知的財産は、製品やサービスの保護、模倣品対策、収入や市場の拡大に仕えますが、あなたの会社はどのような知財を持っていて、どれくらいの価値があるかを知っていますか?今回は、知財価値を査定する方法を簡単に解説します。
知財監査(IP Audit)
知財監査とは、ビジネスで保有・使用・入手した知的財産に対する組織的な評価です。知財監査を行うことで以下のようなメリットがあります:
- 知財の査定・保持・質の向上(Assess, preserve and enhance IP)
- 知財の欠陥修理(Correct flaws in IP rights)
- 第三者の知財侵害リスクの特定(Identify risks that a business’s products or services infringe a third party’s IP)
- 情報に基づく戦略(Develop informed strategies)
どのように知財監査を行うかはビジネスの内容、保有知財の種類、組織構成などの要素で変わってきます。しかし、以下の3つの点は、すべての知財監査における基礎になります。
ステップ1:
ビジネスで保有・使用している知財の特定。特許、著作権、商標、ドメイン名、第三者からのライセンスなどが含まれます。また、見過ごしやすい知財として、従業員による発明、登録していない商標(Common law trademarks)、ノウハウ、トレーニングマニュアル、パッケージング、データベース、製品改良も含まれます。
ステップ2:
特定した知財の有効期限を特定し、権利行使ができるものなのか、第三者の知財と衝突するものなのかを特定します。次に、排他性、有効期限、主要商品やサービスへの適用などを考慮し、特定した知財ごとにランクやスコアーを付けます。
ステップ3:
最後に知財の価値評価を行います。評価方法としては、ゼロから知財を開発するためにかかる費用、ライセンスをした場合、競合他社が払うであろう対価などが考えられます。また、会社が知財を失ったときに、その損失を賄うためにかかるコスト、知財から得られる見込み収入、知財による追加収入効果、知財の権利行使にかかるであろうコストなども価値評価の方法として用いることができます。金額化することが大切であれば、知財の価値評価に詳しい会計士や経済学者を雇うのもいい考えです。

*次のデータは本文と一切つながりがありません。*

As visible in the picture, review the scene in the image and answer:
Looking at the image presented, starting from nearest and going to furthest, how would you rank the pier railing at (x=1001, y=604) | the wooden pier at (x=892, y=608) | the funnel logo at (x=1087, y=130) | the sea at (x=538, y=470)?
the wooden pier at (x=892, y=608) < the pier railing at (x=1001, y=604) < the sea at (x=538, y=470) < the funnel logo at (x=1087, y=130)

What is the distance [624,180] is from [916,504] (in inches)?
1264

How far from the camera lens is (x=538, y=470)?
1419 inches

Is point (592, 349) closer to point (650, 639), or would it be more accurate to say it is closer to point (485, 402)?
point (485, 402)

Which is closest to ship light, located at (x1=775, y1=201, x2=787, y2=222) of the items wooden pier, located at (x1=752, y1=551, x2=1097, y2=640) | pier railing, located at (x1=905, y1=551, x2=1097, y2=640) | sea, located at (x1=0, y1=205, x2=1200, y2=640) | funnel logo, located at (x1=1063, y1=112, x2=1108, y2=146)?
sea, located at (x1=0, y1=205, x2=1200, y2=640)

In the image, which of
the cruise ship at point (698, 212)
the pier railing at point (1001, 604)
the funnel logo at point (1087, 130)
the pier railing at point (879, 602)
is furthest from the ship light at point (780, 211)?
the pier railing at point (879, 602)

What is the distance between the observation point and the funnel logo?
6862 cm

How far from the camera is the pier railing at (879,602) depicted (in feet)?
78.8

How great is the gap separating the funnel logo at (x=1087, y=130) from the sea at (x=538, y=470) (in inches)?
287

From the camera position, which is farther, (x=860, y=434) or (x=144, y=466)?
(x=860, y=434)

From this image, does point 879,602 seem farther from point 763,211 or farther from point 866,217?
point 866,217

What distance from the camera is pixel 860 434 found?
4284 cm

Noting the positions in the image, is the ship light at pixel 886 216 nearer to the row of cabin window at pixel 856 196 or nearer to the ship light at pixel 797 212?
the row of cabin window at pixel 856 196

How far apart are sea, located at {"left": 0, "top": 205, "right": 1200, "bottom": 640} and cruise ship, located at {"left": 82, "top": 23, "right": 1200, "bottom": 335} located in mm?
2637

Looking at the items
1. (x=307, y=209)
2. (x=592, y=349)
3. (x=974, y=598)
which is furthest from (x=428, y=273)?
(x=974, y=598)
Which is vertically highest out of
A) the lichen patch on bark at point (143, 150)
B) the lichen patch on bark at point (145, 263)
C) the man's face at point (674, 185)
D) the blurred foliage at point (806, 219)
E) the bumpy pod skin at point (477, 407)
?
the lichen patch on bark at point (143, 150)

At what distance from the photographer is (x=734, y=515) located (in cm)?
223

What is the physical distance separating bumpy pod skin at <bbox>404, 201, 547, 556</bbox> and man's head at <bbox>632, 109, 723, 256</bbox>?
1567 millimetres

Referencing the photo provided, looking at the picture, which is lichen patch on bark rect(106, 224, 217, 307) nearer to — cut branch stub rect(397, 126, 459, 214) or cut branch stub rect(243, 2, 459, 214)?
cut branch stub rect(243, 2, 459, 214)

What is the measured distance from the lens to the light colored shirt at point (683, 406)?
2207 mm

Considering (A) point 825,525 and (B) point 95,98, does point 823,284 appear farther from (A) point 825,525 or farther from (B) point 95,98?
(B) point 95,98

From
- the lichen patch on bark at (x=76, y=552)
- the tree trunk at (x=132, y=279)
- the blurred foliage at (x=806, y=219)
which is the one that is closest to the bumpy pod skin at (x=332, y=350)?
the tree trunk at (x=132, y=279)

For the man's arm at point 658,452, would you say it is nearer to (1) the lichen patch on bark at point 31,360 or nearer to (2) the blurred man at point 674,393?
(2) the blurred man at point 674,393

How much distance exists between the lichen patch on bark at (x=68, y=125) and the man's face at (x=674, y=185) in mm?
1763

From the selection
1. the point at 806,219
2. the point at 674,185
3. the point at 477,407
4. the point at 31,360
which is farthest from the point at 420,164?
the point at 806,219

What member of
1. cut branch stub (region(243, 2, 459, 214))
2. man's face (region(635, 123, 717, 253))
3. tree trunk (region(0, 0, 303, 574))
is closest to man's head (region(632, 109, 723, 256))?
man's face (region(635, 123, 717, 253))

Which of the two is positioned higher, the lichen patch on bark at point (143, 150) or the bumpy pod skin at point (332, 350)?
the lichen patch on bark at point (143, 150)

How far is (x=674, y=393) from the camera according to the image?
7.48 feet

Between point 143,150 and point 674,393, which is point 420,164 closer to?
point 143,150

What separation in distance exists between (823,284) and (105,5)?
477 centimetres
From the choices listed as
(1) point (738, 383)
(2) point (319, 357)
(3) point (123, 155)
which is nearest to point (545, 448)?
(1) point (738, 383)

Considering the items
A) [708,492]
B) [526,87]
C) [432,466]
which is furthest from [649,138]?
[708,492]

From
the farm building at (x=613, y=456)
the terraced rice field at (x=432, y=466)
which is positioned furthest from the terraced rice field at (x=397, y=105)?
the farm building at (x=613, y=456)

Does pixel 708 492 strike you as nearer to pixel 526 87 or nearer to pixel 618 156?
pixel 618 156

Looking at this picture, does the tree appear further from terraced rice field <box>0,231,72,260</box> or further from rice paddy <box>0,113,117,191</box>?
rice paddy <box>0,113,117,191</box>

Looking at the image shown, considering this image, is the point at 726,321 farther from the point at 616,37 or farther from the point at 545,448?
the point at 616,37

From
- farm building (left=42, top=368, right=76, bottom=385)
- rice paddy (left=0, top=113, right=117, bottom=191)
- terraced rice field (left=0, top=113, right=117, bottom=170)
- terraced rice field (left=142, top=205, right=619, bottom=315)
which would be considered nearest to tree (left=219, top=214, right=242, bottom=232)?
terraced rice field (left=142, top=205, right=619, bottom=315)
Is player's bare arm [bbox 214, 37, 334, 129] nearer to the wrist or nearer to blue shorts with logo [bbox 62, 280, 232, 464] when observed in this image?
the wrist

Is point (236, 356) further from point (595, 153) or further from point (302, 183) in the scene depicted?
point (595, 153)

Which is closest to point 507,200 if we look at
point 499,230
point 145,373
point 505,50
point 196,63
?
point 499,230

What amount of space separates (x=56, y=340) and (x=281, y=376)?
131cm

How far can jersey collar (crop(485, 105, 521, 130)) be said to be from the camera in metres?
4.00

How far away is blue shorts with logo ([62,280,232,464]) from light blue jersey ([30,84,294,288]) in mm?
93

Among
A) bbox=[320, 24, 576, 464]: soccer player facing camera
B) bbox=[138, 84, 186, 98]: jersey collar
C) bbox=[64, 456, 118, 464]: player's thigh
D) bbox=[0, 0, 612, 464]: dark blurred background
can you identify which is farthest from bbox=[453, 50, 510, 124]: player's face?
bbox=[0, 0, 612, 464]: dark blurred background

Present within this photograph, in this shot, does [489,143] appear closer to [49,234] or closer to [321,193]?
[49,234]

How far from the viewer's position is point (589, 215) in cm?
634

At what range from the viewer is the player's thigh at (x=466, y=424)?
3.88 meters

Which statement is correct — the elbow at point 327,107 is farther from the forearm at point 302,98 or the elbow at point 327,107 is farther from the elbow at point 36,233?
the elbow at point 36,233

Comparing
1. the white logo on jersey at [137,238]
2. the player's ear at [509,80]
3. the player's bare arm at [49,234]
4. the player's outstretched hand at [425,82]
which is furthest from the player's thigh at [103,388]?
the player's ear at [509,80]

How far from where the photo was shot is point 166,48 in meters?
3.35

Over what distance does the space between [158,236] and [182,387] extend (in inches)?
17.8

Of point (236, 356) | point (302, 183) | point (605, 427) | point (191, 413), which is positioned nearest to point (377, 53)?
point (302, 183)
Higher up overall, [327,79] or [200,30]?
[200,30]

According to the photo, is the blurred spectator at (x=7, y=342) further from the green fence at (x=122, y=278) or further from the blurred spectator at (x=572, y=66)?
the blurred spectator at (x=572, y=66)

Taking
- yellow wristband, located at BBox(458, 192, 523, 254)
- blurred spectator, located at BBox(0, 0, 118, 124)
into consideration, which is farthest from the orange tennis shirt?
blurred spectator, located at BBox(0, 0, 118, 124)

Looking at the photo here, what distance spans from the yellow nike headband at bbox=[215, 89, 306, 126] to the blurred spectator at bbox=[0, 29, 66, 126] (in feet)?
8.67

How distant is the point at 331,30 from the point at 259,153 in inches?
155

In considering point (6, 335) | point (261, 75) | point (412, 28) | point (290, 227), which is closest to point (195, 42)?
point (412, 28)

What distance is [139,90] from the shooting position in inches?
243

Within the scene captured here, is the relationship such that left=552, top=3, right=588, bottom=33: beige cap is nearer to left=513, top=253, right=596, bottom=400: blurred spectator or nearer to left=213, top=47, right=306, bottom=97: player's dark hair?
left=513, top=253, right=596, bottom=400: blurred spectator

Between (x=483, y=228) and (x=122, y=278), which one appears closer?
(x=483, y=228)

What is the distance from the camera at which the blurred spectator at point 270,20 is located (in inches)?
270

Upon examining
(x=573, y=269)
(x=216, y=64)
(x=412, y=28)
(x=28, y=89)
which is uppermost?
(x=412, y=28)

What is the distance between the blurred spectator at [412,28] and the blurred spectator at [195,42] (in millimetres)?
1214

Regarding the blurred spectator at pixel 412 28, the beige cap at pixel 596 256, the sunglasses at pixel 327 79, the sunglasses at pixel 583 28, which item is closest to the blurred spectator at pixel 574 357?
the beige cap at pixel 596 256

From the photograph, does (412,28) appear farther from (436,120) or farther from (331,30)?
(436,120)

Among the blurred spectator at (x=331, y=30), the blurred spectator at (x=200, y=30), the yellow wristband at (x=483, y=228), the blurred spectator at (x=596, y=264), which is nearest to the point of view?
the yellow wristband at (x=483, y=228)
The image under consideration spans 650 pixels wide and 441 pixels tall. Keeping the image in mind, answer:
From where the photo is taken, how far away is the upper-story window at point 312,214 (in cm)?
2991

このような知財監査が終わったら、ビジネスにおける既存の知財が把握でき、会社にとって一番いい知財戦略が考えられると思います。その他、第三者の知財侵害リスクも把握できている状態になっています。
まとめ
知財の価値を知ることはビジネスにとってよいことです。知財を知ることで、ビジネスの強みと弱みを知ることができ、そこから更に利益を追求したり、より投資家、ライセンス先、買収先により魅力的な提案ができるようになります。